Votante na Bola de Ouro, o jornalista Joaquim Rita aceita o desafio de procurar outras grandes perfomances individuais pela equipa das quinas. Lembra-se de Bento, na meia-final de 84 com a França. E de como em 70 havia grandes jogadores, mas não havia grande equipa. Por isso, retoma o caminho de Eusébio e de Ronaldo.

«Numa palavra: sublime», respondeu Joaquim Rita, acerca do que fez o CR7 em Solna. «Estava em causa o encontro dele com a História. Olhando para o ano civil dele, é quase inacreditável o que tem feito em golos. É uma exibição que tem mais relevância por todas as circunstâncias em redor.»

«A exibição de Ronaldo tem alguns traços comuns à de Eusébio. Contra a Coreia estávamos afogados e o Eusébio foi a bóia. O mesmo aconteceu ontem no 2-1. Há um paralelismo na forma como arrastou a equipa. Esta exibição é muito superior à de Sérgio Conceição ou Pauleta. Só há uma exibição comparável, é a de Eusébio em 1966», disse-nos.

António Simões ia do Dubai para Teerão nessa terça-feira. Em 1966 estava em Liverpool, dentro do campo. Ao Maisfutebol afirmou que «as exibições de Ronaldo e Eusébio só podem ser comparáveis pela importância e dimensão».

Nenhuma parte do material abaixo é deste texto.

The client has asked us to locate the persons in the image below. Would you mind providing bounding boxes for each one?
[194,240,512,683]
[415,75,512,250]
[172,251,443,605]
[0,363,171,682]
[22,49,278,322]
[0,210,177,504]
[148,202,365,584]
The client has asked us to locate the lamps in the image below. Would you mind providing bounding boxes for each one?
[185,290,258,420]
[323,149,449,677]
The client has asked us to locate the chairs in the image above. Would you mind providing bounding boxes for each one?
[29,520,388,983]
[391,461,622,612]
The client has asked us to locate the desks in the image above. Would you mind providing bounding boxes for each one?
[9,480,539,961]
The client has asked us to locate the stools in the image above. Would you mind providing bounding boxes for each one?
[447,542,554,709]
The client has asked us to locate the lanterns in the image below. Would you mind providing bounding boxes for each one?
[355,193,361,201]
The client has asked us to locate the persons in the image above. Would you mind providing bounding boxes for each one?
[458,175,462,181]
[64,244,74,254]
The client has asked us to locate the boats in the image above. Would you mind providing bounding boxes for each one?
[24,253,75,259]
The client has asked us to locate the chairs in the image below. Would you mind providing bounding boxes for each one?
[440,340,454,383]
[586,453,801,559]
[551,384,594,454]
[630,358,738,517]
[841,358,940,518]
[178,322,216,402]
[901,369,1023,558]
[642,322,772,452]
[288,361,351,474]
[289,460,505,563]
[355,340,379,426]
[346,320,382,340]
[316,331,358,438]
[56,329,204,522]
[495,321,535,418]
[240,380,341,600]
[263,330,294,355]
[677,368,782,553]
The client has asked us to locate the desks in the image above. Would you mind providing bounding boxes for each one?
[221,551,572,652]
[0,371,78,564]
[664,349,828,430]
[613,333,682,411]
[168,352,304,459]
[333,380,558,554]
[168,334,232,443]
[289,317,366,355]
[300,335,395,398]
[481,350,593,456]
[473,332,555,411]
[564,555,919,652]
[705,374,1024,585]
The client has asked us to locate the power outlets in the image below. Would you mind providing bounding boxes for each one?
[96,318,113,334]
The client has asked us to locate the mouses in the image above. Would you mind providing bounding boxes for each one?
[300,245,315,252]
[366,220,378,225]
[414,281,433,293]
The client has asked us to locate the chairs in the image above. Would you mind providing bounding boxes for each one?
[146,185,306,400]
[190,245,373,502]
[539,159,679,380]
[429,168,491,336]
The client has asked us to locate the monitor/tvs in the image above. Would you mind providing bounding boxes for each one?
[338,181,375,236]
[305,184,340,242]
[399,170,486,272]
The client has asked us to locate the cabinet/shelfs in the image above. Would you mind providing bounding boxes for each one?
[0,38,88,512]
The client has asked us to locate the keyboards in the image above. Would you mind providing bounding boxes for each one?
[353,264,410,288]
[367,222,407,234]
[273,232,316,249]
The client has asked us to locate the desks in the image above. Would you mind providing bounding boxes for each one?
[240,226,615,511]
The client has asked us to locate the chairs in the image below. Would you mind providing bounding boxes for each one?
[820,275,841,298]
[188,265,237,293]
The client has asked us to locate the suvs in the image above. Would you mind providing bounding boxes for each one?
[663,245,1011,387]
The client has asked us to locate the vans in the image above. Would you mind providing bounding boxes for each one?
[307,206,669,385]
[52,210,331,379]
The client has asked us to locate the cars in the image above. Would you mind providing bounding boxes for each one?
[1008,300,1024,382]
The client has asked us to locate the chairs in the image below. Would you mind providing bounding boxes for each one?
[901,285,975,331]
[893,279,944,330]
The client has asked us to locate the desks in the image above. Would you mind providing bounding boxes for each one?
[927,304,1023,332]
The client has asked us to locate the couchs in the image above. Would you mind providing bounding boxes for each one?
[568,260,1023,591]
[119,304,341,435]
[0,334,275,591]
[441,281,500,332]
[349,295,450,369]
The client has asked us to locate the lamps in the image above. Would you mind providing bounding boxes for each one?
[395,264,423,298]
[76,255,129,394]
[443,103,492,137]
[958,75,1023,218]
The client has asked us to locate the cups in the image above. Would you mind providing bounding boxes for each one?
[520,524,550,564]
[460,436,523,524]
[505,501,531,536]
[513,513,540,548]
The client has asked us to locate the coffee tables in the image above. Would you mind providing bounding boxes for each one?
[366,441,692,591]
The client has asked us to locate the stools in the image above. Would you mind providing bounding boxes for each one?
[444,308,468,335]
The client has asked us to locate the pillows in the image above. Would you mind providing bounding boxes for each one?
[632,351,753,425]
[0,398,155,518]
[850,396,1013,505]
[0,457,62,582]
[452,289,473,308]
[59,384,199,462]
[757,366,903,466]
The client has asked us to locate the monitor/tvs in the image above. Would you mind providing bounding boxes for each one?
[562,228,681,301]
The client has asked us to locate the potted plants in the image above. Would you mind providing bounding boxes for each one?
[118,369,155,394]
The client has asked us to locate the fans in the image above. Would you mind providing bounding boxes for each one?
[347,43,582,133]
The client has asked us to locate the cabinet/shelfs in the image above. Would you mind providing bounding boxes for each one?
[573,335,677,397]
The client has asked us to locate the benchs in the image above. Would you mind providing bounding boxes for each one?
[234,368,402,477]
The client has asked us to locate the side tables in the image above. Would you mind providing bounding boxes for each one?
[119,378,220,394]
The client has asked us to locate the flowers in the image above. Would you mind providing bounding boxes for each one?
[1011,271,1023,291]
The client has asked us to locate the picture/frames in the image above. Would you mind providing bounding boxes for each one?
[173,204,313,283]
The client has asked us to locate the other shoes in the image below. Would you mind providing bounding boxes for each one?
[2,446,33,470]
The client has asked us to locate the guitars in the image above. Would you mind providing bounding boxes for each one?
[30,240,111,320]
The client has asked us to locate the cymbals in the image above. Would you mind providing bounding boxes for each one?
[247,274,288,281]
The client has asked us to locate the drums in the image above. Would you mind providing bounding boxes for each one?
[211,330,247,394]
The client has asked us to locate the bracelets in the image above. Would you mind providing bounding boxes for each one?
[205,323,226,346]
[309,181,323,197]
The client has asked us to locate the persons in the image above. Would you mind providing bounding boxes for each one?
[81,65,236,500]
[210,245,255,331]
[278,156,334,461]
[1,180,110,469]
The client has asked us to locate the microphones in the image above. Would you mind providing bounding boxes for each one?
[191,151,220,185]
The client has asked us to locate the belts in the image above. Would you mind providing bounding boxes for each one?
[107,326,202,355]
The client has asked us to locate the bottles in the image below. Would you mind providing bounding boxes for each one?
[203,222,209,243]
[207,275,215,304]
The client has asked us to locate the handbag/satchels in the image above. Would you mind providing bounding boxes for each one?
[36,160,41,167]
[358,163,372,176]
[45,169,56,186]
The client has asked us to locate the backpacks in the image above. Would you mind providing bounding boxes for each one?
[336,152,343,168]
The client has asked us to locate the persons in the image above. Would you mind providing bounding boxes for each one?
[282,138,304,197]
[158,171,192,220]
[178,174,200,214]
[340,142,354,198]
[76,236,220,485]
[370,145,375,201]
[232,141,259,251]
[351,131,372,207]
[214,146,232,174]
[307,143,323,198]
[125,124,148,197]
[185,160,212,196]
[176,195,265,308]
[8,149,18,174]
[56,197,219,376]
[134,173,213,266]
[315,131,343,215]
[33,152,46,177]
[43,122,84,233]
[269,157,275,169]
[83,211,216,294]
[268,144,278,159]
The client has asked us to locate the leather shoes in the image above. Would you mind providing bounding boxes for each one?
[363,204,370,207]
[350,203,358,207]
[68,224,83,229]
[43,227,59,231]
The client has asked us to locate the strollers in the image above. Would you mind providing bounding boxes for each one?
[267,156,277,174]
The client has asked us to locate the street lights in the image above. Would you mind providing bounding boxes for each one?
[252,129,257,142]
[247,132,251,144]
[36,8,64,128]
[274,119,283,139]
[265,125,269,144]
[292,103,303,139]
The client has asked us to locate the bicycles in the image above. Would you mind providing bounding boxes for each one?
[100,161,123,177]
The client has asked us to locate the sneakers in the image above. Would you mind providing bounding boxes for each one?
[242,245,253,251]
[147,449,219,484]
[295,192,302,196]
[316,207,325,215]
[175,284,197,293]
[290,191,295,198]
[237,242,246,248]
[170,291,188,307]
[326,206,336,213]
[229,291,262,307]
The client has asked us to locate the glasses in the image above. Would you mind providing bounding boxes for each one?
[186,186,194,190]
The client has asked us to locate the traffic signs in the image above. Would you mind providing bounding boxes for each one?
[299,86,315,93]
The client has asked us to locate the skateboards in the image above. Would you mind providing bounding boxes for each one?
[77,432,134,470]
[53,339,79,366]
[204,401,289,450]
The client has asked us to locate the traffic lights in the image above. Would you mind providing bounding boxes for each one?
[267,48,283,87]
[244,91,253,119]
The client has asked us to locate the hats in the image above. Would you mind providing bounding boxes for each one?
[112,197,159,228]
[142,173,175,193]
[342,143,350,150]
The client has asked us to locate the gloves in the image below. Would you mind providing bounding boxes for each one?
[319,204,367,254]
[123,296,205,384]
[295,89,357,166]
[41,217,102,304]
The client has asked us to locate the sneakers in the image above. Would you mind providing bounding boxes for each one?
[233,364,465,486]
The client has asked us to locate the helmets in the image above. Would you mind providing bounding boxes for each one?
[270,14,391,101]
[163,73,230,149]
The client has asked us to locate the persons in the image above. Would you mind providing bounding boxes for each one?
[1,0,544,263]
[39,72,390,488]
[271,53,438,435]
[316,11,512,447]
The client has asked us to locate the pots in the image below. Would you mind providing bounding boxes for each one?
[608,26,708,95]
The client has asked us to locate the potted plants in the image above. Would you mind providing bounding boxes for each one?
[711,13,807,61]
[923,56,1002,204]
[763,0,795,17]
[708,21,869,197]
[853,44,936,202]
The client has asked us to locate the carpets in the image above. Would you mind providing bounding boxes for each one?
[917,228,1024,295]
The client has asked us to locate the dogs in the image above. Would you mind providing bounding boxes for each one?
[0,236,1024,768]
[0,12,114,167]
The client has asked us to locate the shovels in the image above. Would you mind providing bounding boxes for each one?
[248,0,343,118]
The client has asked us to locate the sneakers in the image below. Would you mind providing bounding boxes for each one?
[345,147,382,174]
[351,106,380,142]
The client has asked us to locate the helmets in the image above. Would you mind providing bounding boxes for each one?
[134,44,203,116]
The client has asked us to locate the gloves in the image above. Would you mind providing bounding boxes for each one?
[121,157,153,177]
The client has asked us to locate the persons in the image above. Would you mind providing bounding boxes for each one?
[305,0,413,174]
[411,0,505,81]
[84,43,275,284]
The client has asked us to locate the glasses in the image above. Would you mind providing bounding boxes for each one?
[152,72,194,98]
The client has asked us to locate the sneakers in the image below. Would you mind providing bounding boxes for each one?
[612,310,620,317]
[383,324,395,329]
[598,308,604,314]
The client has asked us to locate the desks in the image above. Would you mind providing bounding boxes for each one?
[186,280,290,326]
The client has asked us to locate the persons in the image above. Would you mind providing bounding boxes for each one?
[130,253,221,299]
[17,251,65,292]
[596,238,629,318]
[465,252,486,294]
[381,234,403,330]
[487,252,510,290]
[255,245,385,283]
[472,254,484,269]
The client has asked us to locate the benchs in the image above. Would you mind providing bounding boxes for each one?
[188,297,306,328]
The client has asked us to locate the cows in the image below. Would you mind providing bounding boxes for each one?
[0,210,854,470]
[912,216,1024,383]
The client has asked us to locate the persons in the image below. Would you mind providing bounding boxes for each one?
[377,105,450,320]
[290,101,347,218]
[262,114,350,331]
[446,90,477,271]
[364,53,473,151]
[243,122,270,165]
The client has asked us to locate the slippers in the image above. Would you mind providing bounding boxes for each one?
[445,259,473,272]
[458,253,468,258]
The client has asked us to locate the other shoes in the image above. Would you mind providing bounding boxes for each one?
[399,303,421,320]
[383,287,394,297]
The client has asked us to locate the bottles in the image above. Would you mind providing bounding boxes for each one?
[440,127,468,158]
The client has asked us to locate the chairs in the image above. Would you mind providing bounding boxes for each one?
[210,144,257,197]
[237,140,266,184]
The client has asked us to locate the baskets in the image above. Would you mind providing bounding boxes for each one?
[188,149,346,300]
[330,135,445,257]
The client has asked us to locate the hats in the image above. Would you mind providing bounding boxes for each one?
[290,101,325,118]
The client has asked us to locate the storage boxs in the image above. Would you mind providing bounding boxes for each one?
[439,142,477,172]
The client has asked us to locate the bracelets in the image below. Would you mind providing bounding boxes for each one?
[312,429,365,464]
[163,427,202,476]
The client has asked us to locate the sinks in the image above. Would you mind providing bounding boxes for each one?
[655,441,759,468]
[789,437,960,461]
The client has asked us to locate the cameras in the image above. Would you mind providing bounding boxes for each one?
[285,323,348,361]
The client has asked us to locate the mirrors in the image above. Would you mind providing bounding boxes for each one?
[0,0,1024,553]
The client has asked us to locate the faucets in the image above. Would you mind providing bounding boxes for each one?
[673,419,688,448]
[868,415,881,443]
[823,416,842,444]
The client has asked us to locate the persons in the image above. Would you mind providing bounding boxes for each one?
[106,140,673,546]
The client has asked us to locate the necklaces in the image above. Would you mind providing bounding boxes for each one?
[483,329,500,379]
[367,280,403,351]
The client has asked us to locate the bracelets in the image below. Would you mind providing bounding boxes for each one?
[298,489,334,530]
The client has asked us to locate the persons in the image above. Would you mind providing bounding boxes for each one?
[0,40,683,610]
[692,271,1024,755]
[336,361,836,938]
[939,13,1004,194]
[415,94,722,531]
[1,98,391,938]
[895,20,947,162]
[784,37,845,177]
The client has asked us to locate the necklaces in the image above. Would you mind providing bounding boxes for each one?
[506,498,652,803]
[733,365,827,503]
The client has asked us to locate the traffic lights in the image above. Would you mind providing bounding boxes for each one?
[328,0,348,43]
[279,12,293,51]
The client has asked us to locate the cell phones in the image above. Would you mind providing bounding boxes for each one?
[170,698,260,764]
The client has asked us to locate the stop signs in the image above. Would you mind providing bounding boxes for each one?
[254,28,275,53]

O antigo internacional português explica-se: «Comparar aspetos técnicos e dizer qual foi a maior é especular. São muitos anos de diferença. Se os quatro golos à Coreia do Norte fossem hoje, teriam uma dimensão ainda maior devido à comunicação social. Por exemplo, eu em cinco minutos vi os golos todos do jogo com a Suécia. Aquilo de 66 passou uma vez. A dimensão do ato é a mesma, a diferença está nos tempos.»

Tempos que mudam, é verdade. Daqui a muitos anos, quando alguém contar a história de Ronaldo em Solna, irá lembrar-se como a sentiu em 2013. Ou duvida-se que alguém que viu Eusébio em 1966 não se recorda de como gritou aqueles golos? Num jornal velho ou nos favoritos do browser, vale a pena guardar todas estas exibições: a genialidade delas faz a memória sorrir.